### What is required
Print the records exactly and in full, please; the pictures stay out.

++++

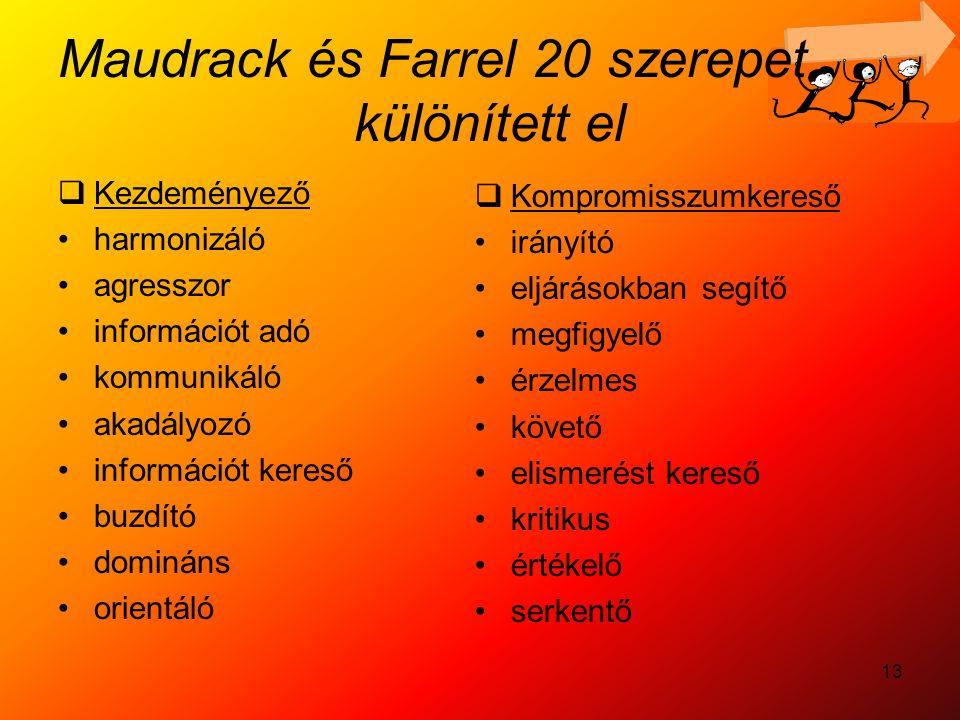 Maudrack és Farrel 20 szerepet különített el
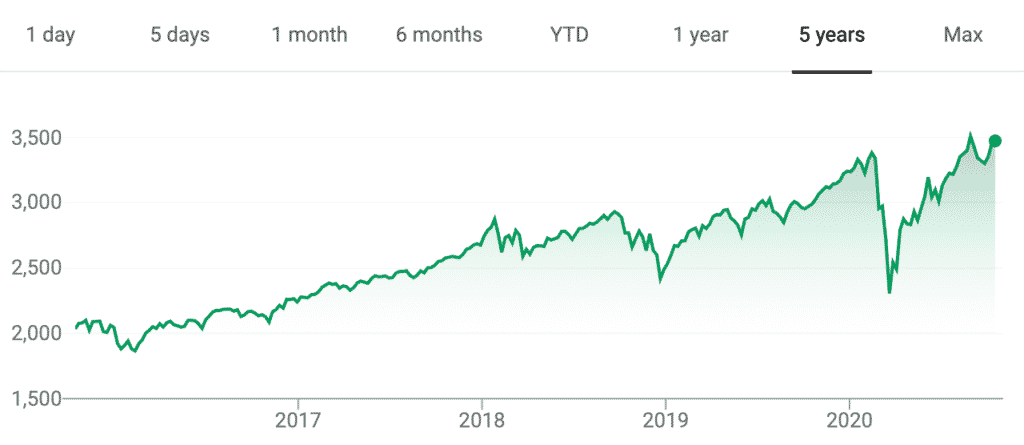 good enough investing strategy
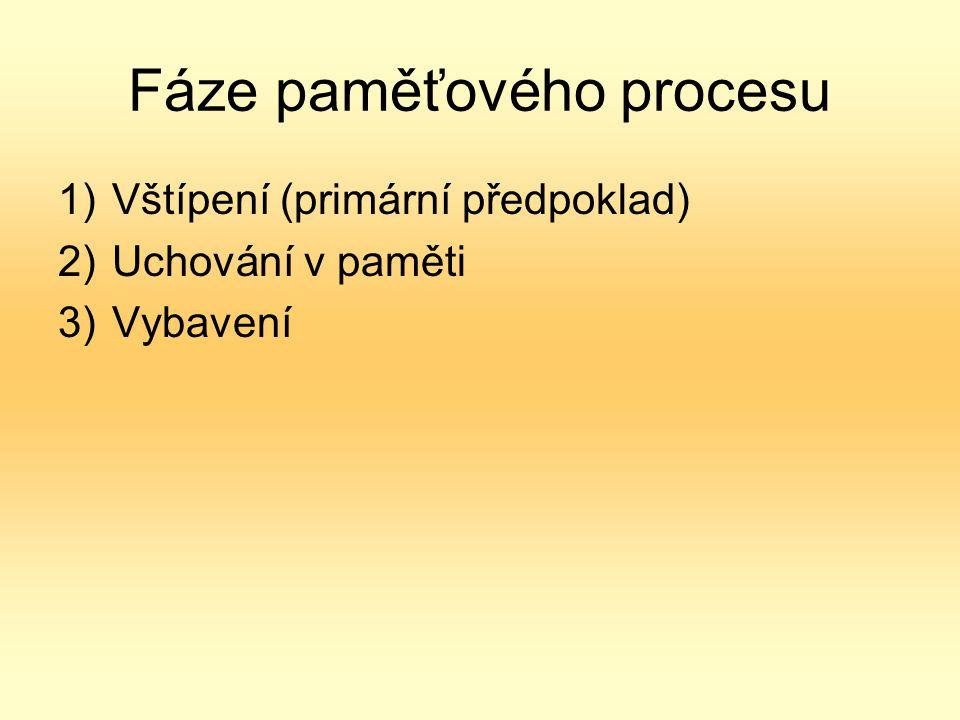 Fáze paměťového procesu 1)Vštípení (primární předpoklad) 2)Uchování v paměti 3)Vybavení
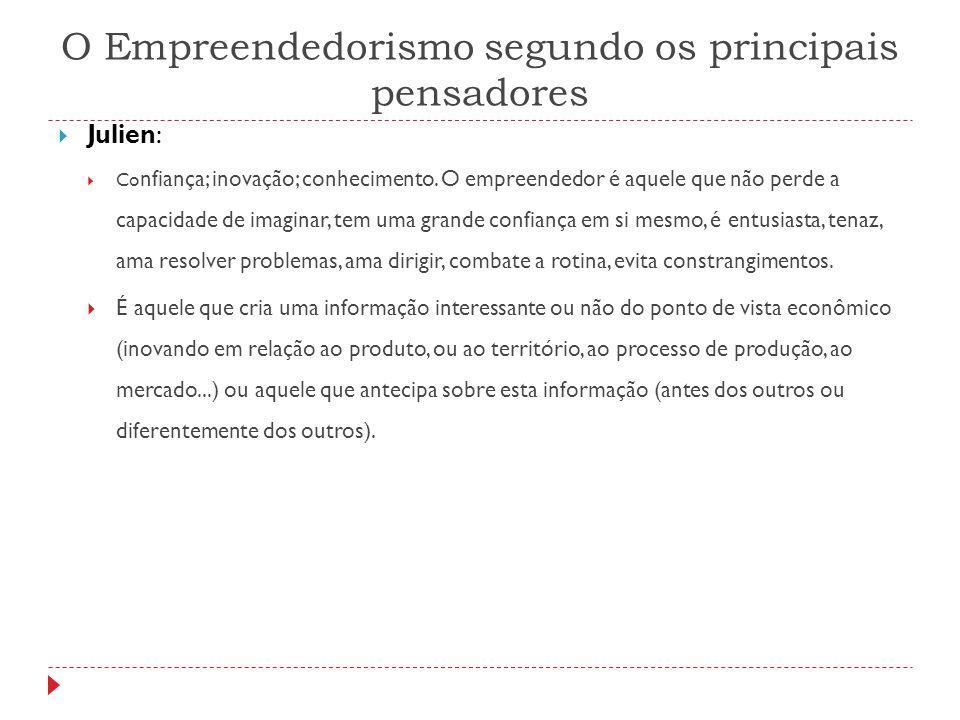 O Empreendedorismo segundo os principais pensadores  Julien:  Co nfiança; inovação; conhecimento. O empreendedor é aquele que não perde a capacidade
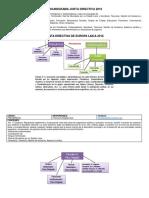 Organigrama Junta Directiva Europa Laica 2016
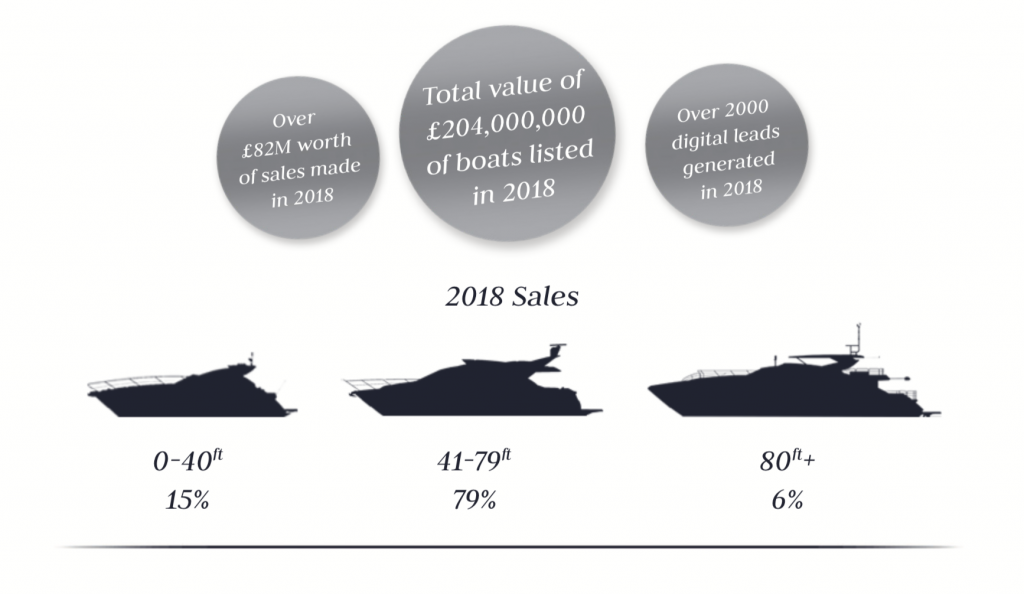 Value of Sunseeker Brokerage Sales 2018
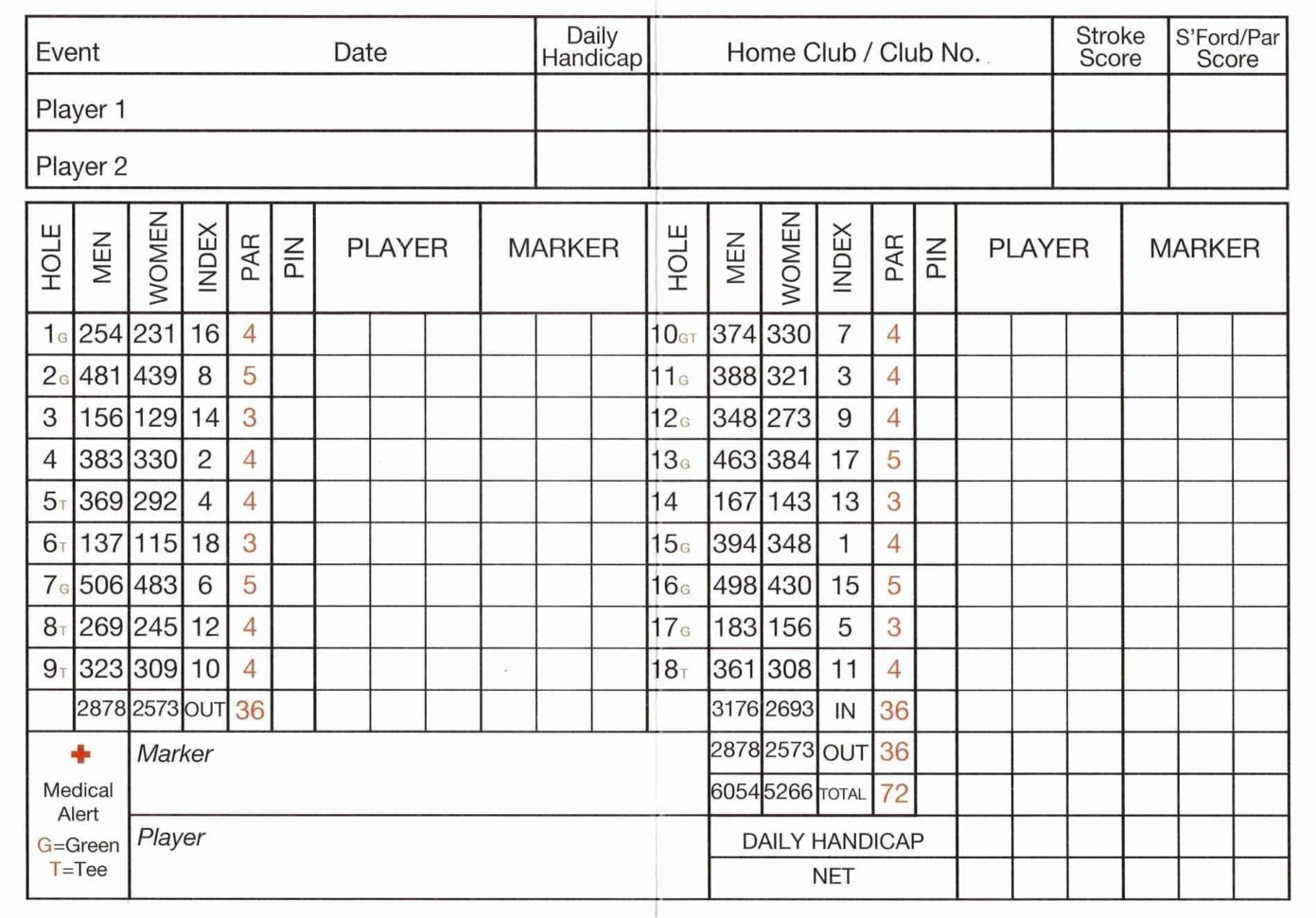 Golf Handicap Excel Spreadsheet In Golf Handicap Spreadsheet Of 30 Elegant Excel Golf League Handicap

++++

### Your response
 Maudrack és Farrel 20 szerepet különített el
 good enough investing strategy
 Fáze paměťového procesu 1)Vštípení (primární předpoklad) 2)Uchování v paměti 3)Vybavení
 O Empreendedorismo segundo os principais pensadores  Julien:  Co nfiança; inovação; conhecimento. O empreendedor é aquele que não perde a capacidade
 Organigrama Junta Directiva Europa Laica 2016
 Value of Sunseeker Brokerage Sales 2018
 Golf Handicap Excel Spreadsheet In Golf Handicap Spreadsheet Of 30 Elegant Excel Golf League Handicap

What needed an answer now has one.